Algunos venían de muy lejos, de Inglaterra, Alemania y Francia; y la más hermosa
de las señoras cogió una rosa y se la prendió en el pecho. Pensaron entonces los
gorriones que allí reinaban las rosas, que la casa había sido construida para
ellas, y les pareció un tanto exagerado; pero viendo que los humanos mostraban
tanto amor por las flores, no quisieron ellos ser menos. -¡Pip! dijeron,
poniéndose a barrer el suelo con el rabo y guiñando el ojo a las rosas. No bien
las hubieron visto, quedaron persuadidos de que eran sus antiguas vecinas, y, en
efecto, lo eran. El pintor que dibujara el rosal junto a la vieja casa de campo
incendiada había obtenido permiso, ya avanzado el año, para trasplantarlo, y lo
había regalado al arquitecto, pues en ningún sitio crecían rosas tan hermosas.
El arquitecto había plantado el rosal sobre la tumba de Thorwaldsen, donde
florecía como símbolo de la Belleza, dando rosas encarnadas y fragantes, que los
turistas se llevaban como recuerdo a sus lejanos países.
-¿Han encontrado acomodo en la ciudad? -preguntaron los gorriones.

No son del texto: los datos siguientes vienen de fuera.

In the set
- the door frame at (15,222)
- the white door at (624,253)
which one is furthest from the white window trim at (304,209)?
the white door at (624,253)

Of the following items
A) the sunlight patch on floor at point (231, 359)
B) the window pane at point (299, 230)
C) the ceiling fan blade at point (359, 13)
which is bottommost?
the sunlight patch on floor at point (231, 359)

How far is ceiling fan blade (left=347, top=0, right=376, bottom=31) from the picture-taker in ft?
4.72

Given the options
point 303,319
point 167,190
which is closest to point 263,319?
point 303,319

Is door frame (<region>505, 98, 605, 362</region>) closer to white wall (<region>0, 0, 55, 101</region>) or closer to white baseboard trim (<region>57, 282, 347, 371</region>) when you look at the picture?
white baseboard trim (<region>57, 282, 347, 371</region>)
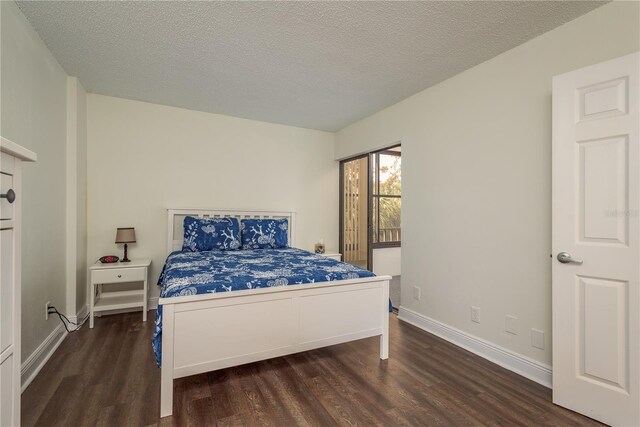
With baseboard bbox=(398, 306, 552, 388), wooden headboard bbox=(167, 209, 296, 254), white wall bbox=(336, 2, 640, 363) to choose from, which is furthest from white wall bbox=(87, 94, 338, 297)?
baseboard bbox=(398, 306, 552, 388)

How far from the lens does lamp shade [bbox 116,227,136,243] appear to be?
327 centimetres

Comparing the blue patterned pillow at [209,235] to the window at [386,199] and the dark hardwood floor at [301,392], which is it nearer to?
the dark hardwood floor at [301,392]

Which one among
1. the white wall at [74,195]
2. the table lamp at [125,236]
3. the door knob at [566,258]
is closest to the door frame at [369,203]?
the door knob at [566,258]

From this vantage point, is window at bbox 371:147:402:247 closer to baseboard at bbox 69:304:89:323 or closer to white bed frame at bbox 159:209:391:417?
white bed frame at bbox 159:209:391:417

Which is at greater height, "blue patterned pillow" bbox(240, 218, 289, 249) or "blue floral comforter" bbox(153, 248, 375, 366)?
"blue patterned pillow" bbox(240, 218, 289, 249)

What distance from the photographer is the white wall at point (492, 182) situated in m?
Answer: 2.12

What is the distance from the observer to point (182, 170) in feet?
12.5

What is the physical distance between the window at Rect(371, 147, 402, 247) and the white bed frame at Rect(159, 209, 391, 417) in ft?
8.77

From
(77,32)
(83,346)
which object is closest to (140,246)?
(83,346)

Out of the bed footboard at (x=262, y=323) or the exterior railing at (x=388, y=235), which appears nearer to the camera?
the bed footboard at (x=262, y=323)

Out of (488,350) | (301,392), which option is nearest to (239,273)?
(301,392)

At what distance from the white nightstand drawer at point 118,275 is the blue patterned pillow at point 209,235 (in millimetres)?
486

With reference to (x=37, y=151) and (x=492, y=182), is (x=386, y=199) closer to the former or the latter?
(x=492, y=182)

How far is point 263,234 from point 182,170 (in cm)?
128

Las rosas contestaron con un gesto afirmativo, y, reconociendo a sus pardos
vecinos del estanque campesino, se alegraron de volver a verlos.

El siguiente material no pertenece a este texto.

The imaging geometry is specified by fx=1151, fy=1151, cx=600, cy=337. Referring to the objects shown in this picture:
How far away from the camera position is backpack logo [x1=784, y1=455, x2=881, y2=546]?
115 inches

-¡Qué bello es vivir y florecer, encontrarse con antiguos amigos y conocidos
y ver siempre caras amables! Aquí es como si todos los días fuese una gran
fiesta.
-¡Pip! -dijeron los gorriones-. Sí, son nuestros antiguos vecinos; sus
descendientes de la balsa del pueblo se acuerdan de nosotros. ¡Pip! ¡Qué suerte
han tenido! Los hay que hasta durmiendo hacen fortuna. Y la verdad es que no
comprendo qué belleza puede haber en una cabeza roja como las suyas. ¡Allí hay
una hoja seca, la veo muy bien!
Se pusieron a picotearía hasta que cayó; pero el rosal quedó aún más lozano y
más verde, y las rosas siguieron enviando su perfume a la tumba de Thorwaldsen,
a cuyo nombre inmortal se había asociado su belleza.